Of His mercy, two treasures that I never ever would have had unless I had taken this pathway while still a seminarian so long ago: my wife and our daughter. I have, of His mercy, gained a good education and of later years that love of truth instilled in me by your Presbyterian schools, by my ten years as a Methodist pastor, and as ever, by my own beloved Anglican heritage where I was permitted the freedom of preaching my own homilies.

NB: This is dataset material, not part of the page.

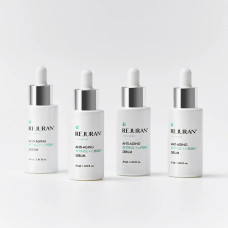Сыворотка с ретинолом для глубокого омоложения Rejuran Advanced Advanced Anti-Aging Retinol Serum, 30 мл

My brothers and sisters in Christ, my precious friends from this town where I grew up and was loved, walk in the light He sheds upon your path. Because we truly love each other here, rejoice as well for this preacher though it will soon seem that the light has shone upon a different path for me. Mine seems the encircling gloom of a pilgrim who is yet looking homeward yet never quite arriving there. Now I must play the man and, as St. Paul has it, "put away [my] childish things." There must only be mercy, His mercy, before me -- behind me -- beneath me -- above me -- and, please God, within me! I am not home nor is any Christian until at last we see His glorious wounds at the right hand of the Father's glory and there adore our God for ever and ever. For now, "the night is dark, and I am far from home; Lead thou me on."


(† 1997 Notation)

My beloved family and friends will recall the dark days of my preacher's life when I was so disheartened by the encroaching heresy within our Episcopal denomination. I had already preached my last sermon at the mission entrusted to my care, St. Elizabeth's at Bentleyville. I continued on with preaching wherever I was needed until my decision to go to Rome back in 1990. The sermon printed above was preached in my hometown at the Presbyterian Church there. I had supposed that I might lay my preaching vestments aside and find safe haven among the Catholics for the Episcopal Church had broken my heart, and though I preached in many Protestant churches I never felt that I was "home". I have lived to return to that Anglican fold but never to be physically able to preach again. I shall no doubt leave this world weeping for the loss of my ability to preach, and even more so for the loss of the reformed catholicism in much of my beloved denomination.